# How to Smooth a Path

Context-aware interpolation even when spline fails.

Written on November 4, 2018 One of the issues I ran into when writing about Map of BART was, literally connecting the dots wasn’t able to produce paths as aesthetically pleasing as I had hoped for. They are a bit too edgy for my taste, especially where the lines connect.

In some cases, the spline interpolation method could come in handy. However, it is not inconceivable to have a path so twisted that no function (in the mathematical sense) would be adequate to characterize the trajectories entirely, and this is where an alternative approach is called for.

## Problem Formulation

Given path $ABC$, find the optimal point $P$ such that path $APBC$ is visually smooth. ## A Heuristic Solution $\overrightarrow{ P } = \overrightarrow{ D } + \lambda \| \overrightarrow{ AB } \| \left( 1 + \cos \angle{ABC} \right) \frac{ \overrightarrow{ CE } }{ \| \overrightarrow{ CE } \| }$

where $\cos \angle{ABC}$ is given by:

$\cos \angle{ABC} = \frac{ \overrightarrow{ BA } \cdot \overrightarrow{ BC } }{ \| \overrightarrow{ BA } \| \| \overrightarrow{ BC } \| }$

point $D$ is the midpoint between point $A$ and point $B$:

$\overrightarrow{ D } = \frac{ 1 }{ 2 } (\overrightarrow{ A } + \overrightarrow{ B })$

and point $E$ is the projection of point $C$ on line $AB$:

$\begin{cases} \overrightarrow{ CE } \cdot \overrightarrow{ AB } = 0\\ \overrightarrow{ AE } = k \overrightarrow{BE} \end{cases}$

($k$ is a constant)

## Discussion

Intuitively, the position of point $P$ is a function of several factors:

• how big $\lambda$ is
• how big $\angle{ABC}$ is
• how big $$\| \overrightarrow{ AB } \|$$ is

## Extension

What if we want more than one point between point $A$ and $B$? After solving for point $P$, it naturally becomes part of the given path, so any level of interpolation can be achieved iteratively.
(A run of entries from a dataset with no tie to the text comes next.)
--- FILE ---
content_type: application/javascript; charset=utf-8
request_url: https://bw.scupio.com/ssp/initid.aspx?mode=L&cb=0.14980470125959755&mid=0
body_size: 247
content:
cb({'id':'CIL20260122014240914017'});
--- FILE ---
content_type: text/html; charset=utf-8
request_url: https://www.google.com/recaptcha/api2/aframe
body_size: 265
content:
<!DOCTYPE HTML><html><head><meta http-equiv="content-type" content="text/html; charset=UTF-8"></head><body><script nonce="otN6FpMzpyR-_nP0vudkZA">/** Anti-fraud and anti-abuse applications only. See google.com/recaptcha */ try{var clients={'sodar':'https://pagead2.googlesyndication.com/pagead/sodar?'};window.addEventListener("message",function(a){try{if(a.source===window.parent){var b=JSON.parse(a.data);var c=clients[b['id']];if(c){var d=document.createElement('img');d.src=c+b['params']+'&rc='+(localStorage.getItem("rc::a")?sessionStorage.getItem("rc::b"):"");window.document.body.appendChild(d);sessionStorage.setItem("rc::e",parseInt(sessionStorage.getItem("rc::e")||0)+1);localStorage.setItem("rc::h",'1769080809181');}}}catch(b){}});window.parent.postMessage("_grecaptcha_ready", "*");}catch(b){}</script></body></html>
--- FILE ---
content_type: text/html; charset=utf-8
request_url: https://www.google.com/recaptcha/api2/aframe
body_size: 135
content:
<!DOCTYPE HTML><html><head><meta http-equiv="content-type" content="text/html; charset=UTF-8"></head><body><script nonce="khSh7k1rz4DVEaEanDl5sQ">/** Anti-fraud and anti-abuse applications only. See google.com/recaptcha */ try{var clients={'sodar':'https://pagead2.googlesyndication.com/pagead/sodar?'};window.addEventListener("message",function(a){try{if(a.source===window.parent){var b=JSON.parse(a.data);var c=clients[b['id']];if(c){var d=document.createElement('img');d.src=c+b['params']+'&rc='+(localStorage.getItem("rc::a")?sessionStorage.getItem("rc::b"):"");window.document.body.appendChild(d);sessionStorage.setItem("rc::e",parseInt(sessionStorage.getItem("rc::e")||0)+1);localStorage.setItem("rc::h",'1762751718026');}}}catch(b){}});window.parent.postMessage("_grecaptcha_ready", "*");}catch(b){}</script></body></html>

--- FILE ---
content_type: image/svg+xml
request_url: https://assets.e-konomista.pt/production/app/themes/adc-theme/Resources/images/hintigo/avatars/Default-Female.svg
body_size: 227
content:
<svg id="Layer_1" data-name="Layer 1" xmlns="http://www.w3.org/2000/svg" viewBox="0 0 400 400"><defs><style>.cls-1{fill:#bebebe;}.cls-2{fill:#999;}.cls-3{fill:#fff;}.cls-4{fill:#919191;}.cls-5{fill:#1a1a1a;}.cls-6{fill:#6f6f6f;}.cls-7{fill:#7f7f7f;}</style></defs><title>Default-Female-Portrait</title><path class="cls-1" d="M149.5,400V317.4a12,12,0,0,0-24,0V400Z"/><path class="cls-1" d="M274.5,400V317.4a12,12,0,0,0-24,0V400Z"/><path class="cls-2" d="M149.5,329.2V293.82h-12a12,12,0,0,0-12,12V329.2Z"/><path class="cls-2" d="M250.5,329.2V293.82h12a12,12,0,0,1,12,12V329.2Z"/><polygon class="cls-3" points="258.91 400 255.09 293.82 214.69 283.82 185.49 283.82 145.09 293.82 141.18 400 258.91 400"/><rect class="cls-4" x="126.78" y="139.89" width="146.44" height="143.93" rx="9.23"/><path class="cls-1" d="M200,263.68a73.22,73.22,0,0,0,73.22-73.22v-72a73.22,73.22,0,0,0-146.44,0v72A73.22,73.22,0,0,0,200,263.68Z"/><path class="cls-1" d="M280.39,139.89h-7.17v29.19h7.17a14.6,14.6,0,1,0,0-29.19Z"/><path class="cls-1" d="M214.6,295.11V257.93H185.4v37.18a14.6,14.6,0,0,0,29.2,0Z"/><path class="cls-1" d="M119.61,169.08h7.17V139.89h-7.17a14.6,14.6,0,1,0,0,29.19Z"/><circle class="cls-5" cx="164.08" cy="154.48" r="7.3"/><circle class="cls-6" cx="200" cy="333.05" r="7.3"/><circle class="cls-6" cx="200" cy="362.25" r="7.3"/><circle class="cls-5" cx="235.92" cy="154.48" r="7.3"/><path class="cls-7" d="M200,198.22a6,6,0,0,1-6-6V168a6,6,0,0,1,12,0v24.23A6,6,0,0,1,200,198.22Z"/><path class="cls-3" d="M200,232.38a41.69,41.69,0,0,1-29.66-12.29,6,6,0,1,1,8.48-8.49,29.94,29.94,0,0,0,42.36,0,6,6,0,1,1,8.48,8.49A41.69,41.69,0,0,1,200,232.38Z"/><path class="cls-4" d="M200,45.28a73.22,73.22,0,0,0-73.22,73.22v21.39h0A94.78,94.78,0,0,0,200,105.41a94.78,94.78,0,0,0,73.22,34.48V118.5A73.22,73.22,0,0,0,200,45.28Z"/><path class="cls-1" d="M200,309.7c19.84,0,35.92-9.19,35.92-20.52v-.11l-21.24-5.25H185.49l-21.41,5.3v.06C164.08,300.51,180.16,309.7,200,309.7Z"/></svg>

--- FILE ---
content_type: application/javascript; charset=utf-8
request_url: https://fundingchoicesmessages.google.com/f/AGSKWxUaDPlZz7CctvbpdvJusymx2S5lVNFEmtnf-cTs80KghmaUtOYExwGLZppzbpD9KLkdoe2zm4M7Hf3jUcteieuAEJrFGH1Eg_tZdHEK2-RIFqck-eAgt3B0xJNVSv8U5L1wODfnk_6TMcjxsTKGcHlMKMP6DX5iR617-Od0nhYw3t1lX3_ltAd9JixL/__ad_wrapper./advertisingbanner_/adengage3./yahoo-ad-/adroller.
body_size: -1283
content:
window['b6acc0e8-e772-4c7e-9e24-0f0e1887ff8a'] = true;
What about the last segment $BC$ where there’s no more point ahead? The simplest answer would be to start all over again for the reversed path $CBA$. In fact, applying the algorithm twice (once forward and once backward) has at least one practical implication: by taking the average between the two sets of interpolated points, we are further taking into account the curvature defined by the points behind as well as those ahead. This is arguably superior to interpolation along either direction alone.

## Putting It All Together As the name indicates, there isn’t much the forward/backward-looking approach can do when it comes to the last/first segment of the path, and this is where the average method shines the brightest.

## Final Thoughts: the Effect of $\lambda$

$\lambda$ determines how sensitive the position of the interpolated point $P$ is to the change in $\angle{ABC}$ and $$\| \overrightarrow{ AB } \|$$, so how does the choice of $\lambda$ affect the outcome? A small $\lambda$ probably won’t be very useful as it is going to produce something too similar to the original path. Meanwhile, a large $\lambda$ will break the interpolation in a different way by overstating the curvature. Somewhere in between lies the sweet spot, which turns out to be $0.25$ in my case.